Lady Heyward’s hand slipped away from Viola’s.

“He kept me in the house where Ferdinand took you on your return to London,” the duchess said. “Jocelyn has kept the house. We always spend an afternoon or two there when we are in town. It holds many fond memories. It was there we learned to be happy together. But that does not alter the fact that I was a mistress. A fallen woman, if you will.”

“Jane!” Lady Heyward exclaimed. “How utterly, splendidly romantic. Whyever have you never told me?”

So they
did
know, Viola thought. How rash of them to bring her out with them like this, in an open carriage.

“It was always a matter of pride with me,” she said, her head averted again, “to keep on asserting that I would be no man’s mistress. You knew one man, your grace. During the four years I worked, I knew so many men that I lost count. I never even tried to keep count, in fact, or wanted to. It was work. It was entirely different from your situation. I was famous. I was much in demand. I might still be recognized at any moment. Take me back home.”

“Miss Thornhill.” The duchess leaned forward and took Viola’s hand in both her own. “We three are women. We understand things that men will never understand, even the men we love. We understand that what brings men pleasure by the very nature of the act can bring us none unless it is more an emotional than a physical experience, unless there is some sort of love
commitment from and to our partner.
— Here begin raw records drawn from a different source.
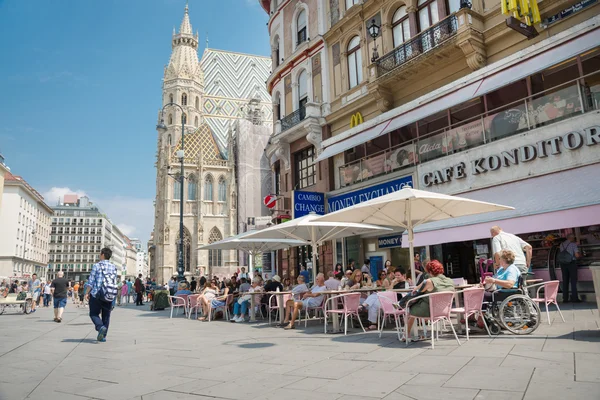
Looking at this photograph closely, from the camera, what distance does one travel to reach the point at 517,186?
10.7 m

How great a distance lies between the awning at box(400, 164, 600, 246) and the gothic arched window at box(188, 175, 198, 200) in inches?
2065

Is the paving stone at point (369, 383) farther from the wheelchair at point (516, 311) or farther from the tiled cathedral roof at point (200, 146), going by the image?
the tiled cathedral roof at point (200, 146)

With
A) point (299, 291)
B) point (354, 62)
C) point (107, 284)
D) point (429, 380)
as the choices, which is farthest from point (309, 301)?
point (354, 62)

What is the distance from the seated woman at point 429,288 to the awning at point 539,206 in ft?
15.2

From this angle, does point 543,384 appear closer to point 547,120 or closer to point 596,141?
point 596,141

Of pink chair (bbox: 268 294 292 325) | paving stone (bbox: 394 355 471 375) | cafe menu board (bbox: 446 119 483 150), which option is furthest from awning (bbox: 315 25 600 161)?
paving stone (bbox: 394 355 471 375)

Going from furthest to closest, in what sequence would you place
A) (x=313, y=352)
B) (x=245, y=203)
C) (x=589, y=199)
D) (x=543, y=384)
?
1. (x=245, y=203)
2. (x=589, y=199)
3. (x=313, y=352)
4. (x=543, y=384)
We understand that
no
courtesan embarks on her career with a free or joyful heart. We know that no woman could enjoy such a life. And we know too—as men most certainly do not—that the woman, the
person
, is something quite distinct from what she does for a living. You are uncomfortable with us. You probably resent us. But I know—I sense—that I will like you very much indeed if you will allow me to. Do you love Ferdinand?”